SELECTED EXTRACT

----------

When I saw the job posting for the systems analyst position in the sales department, I had the balls to apply. No one in my family at 3Com, with one exception, had dared to venture outside of IT. It was like the Filipinos belonged in the support role, in the building in the back, not in any front-facing roles in the company. Behind the scenes. Unseen. Always accountable if anything goes wrong. This new role would be in Building 100 where the executives and sales and marketing teams sat. The most important and powerful people in the company where all decisions were made. That I had the guts to enter that building thinking I could work alongside them makes me smile today. There’s a reason we’re all naïve when we’re younger; that naivety moves the world, makes the impossible happen.

Jeff emerged from behind his colleague Kevin in the conference room on the fourth floor of Building 100 and shook my hand. I can only describe that moment as a white out, all my senses so activated my vision went blank for a few seconds. As if I knew on the spot my life would be split between pre-Jeff and post-Jeff. He had a dimple, fresh face, fit body. He exuded health and wealth. He was Asian. I hadn’t dated an Asian man in a long while. My current ex at the time was English. My serious boyfriend before him was Jimmy—the white, long-haired, drop out, weed smoking, motorcycle riding boyfriend I ran away with to Hyde Park, NY, his hometown. That men like Jeff existed excited me. That someone like him lived and breathed in the world and intersected with my life on that day felt unreal.

They proceeded to interview me about my skills and background, and I even got up on the whiteboard to show them how I would use software tools to replicate sales information nationwide and globally within twenty-four hours, back when real-time data didn’t exist yet. How I’d be the ideal liaison between the national sales team and IT given my 10-month experience in the IT department as a part-time intern. Later I would learn that Jeff said, “Her voice is mesmerizing. Let’s hire her.”

We’d spend the next seven years on and off in a serious relationship until he’d announce one day while I was studying abroad in Ireland for a master’s degree that he was engaged to another woman. Around the middle of our time together, I’d meet his family and spend time with his sister who had a Black Lab. I didn’t spend a lot time with her family or their dog, but somehow this animal made a strong impression on me. This dog linked me to Jeff, his family, our connection, our intense desire and attraction, my deep hurt and disappointment. After my total breakdown in Ireland after having learned of Jeff’s engagement, I’d fly home and recover for several months, including gaining the weight back that I’d lost. I needed a dog, a companion, something to take care of, something to ground me in San Jose and the Bay Area, something to think of other than myself. And the only dog that would do was a Black Lab. If I couldn’t have Jeff, I could have a physical being that served as evidence that we’d once shared a life together. Isso started off as that link between me and my ex. And over the years, he became much more than that.

----------

Dataset records:
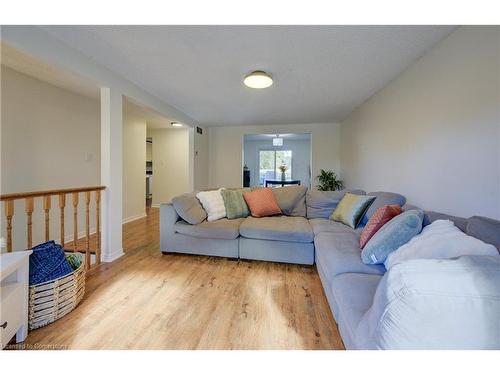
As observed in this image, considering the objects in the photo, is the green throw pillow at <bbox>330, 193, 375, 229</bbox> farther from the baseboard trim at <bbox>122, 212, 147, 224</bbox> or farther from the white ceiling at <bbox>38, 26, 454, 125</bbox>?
the baseboard trim at <bbox>122, 212, 147, 224</bbox>

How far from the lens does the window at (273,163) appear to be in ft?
28.9

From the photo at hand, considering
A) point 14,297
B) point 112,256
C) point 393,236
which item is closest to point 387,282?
point 393,236

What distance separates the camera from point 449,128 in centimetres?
172

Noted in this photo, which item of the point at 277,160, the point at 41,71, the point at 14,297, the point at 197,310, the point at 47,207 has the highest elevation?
the point at 41,71

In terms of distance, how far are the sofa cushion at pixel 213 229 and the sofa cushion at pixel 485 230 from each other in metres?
1.90

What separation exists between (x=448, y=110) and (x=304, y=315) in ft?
6.51

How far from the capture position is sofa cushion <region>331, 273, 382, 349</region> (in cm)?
95

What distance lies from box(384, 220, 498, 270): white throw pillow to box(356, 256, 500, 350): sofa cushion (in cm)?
29

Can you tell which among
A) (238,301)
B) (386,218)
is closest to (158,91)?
(238,301)

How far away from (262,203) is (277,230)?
590mm

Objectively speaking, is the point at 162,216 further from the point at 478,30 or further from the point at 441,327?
the point at 478,30

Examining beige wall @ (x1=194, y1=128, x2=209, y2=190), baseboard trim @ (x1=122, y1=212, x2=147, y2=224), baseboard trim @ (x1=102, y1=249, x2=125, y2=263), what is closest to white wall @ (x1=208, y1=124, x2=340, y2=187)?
beige wall @ (x1=194, y1=128, x2=209, y2=190)

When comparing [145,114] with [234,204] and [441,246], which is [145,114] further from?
[441,246]

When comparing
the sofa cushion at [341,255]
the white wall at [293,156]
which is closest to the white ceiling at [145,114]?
→ the sofa cushion at [341,255]
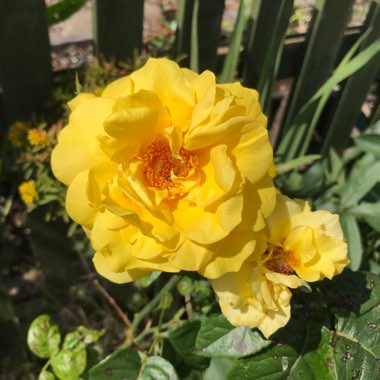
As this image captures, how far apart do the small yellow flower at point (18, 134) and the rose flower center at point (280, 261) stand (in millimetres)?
837

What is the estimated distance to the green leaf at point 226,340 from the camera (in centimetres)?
97

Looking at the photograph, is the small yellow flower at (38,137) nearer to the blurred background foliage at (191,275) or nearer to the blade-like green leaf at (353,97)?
the blurred background foliage at (191,275)

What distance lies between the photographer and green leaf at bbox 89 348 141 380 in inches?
41.5

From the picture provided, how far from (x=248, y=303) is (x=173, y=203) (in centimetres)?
19

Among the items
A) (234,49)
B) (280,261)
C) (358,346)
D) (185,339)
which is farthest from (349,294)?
(234,49)

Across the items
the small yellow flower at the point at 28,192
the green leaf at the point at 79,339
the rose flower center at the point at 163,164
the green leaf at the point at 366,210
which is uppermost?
the rose flower center at the point at 163,164

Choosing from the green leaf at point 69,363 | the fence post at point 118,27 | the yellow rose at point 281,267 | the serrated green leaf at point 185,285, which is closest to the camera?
the yellow rose at point 281,267

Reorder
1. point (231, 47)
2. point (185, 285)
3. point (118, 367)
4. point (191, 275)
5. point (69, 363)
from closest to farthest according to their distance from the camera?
point (191, 275), point (118, 367), point (69, 363), point (185, 285), point (231, 47)

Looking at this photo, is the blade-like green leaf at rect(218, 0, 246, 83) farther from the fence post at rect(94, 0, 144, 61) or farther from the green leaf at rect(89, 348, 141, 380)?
the green leaf at rect(89, 348, 141, 380)

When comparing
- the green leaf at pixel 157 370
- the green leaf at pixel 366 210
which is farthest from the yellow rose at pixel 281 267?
the green leaf at pixel 366 210

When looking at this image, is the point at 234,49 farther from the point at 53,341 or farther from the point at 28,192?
the point at 53,341

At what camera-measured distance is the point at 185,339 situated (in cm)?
114

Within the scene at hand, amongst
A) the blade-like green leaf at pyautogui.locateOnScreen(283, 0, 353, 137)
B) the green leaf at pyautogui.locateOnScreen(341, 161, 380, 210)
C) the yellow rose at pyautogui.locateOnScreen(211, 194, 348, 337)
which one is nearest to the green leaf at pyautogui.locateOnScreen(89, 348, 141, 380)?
the yellow rose at pyautogui.locateOnScreen(211, 194, 348, 337)

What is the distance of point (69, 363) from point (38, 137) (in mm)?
553
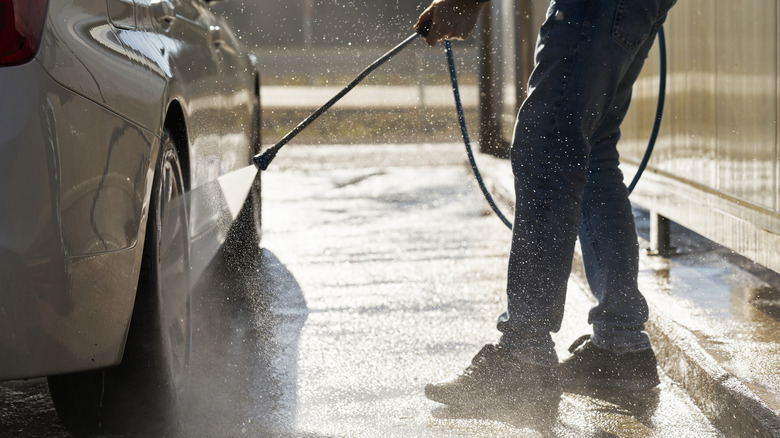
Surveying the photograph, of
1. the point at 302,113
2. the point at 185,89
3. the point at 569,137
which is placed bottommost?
the point at 302,113

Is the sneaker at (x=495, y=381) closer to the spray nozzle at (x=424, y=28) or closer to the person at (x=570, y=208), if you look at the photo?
the person at (x=570, y=208)

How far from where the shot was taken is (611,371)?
3.51m

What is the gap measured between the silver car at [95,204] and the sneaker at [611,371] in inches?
50.0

----------

EXERCISE REQUIREMENTS
A: In the memoir excerpt, what kind of dog did Jeff's sister have?
B: Gather every line of the records that contains the word "foliage".

WRITTEN ANSWERS
A: A Black Lab.

B:
Looking at the photograph, is the small yellow flower at (38,137) nearer to the blurred background foliage at (191,275) or nearer to the blade-like green leaf at (353,97)?
the blurred background foliage at (191,275)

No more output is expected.